DIRECTIONS: Copy each line below containing "invariance".

Stored data entries
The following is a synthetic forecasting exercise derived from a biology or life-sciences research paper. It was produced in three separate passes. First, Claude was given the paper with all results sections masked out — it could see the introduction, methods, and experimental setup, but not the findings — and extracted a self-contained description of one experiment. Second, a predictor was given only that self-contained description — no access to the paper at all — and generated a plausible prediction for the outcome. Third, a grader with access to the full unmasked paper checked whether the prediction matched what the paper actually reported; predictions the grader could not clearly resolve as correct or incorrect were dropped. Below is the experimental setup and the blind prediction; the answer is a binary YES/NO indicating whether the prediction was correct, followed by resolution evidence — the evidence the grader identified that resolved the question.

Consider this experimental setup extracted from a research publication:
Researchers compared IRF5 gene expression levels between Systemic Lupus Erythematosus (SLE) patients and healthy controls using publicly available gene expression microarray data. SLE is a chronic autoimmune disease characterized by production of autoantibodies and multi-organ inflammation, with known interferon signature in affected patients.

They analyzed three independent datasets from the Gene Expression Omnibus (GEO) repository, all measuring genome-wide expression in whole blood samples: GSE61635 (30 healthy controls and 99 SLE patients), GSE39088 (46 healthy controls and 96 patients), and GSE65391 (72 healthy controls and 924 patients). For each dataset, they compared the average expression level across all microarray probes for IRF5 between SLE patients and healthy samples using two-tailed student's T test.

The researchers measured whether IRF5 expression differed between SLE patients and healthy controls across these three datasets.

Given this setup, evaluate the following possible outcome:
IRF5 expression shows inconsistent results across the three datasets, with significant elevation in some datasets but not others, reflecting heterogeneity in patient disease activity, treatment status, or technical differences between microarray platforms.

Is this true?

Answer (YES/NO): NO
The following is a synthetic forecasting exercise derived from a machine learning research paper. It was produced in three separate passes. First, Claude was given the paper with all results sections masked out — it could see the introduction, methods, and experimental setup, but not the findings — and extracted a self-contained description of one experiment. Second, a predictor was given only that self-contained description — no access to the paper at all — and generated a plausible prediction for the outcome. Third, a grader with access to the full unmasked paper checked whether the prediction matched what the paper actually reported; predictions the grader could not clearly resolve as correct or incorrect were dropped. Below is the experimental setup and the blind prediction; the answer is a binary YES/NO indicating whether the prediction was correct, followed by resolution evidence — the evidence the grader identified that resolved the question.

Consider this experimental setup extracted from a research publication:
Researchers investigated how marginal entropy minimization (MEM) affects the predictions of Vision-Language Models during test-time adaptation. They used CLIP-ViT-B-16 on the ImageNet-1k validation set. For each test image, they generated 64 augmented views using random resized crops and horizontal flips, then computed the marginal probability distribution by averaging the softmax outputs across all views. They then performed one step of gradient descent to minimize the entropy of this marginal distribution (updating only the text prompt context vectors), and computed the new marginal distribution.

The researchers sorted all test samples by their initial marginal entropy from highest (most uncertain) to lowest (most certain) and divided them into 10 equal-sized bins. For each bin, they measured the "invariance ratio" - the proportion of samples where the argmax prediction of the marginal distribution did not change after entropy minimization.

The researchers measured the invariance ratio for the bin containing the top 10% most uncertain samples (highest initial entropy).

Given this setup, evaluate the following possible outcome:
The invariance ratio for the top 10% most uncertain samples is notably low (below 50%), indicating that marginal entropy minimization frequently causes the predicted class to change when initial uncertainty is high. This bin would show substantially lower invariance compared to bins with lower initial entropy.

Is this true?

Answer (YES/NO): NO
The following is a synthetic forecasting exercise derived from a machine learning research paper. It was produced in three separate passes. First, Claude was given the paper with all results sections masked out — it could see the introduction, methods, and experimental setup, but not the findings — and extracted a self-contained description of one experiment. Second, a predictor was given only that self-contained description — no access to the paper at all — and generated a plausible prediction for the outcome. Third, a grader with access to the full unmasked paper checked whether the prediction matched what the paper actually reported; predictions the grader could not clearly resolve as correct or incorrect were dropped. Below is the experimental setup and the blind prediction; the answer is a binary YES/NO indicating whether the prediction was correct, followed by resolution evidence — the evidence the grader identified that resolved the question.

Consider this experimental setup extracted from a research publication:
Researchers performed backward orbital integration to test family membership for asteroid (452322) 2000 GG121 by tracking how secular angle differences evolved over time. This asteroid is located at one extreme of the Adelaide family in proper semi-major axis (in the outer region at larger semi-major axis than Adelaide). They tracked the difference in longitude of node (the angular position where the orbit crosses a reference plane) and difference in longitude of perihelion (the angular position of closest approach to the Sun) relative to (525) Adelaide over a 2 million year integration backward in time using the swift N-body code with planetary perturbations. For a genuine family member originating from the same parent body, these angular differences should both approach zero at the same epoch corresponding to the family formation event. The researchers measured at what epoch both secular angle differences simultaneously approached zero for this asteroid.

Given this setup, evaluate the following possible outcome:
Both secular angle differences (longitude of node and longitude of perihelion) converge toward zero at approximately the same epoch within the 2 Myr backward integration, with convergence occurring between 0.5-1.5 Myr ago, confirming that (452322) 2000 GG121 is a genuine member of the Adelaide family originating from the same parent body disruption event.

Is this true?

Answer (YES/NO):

OUTPUT BELOW:
The researchers sorted all test samples by their initial marginal entropy from highest (most uncertain) to lowest (most certain) and divided them into 10 equal-sized bins. For each bin, they measured the "invariance ratio" - the proportion of samples where the argmax prediction of the marginal distribution did not change after entropy minimization.
The researchers measured the invariance ratio for the bin containing the top 10% most uncertain samples (highest initial entropy).
The invariance ratio for the top 10% most uncertain samples is notably low (below 50%), indicating that marginal entropy minimization frequently causes the predicted class to change when initial uncertainty is high. This bin would show substantially lower invariance compared to bins with lower initial entropy.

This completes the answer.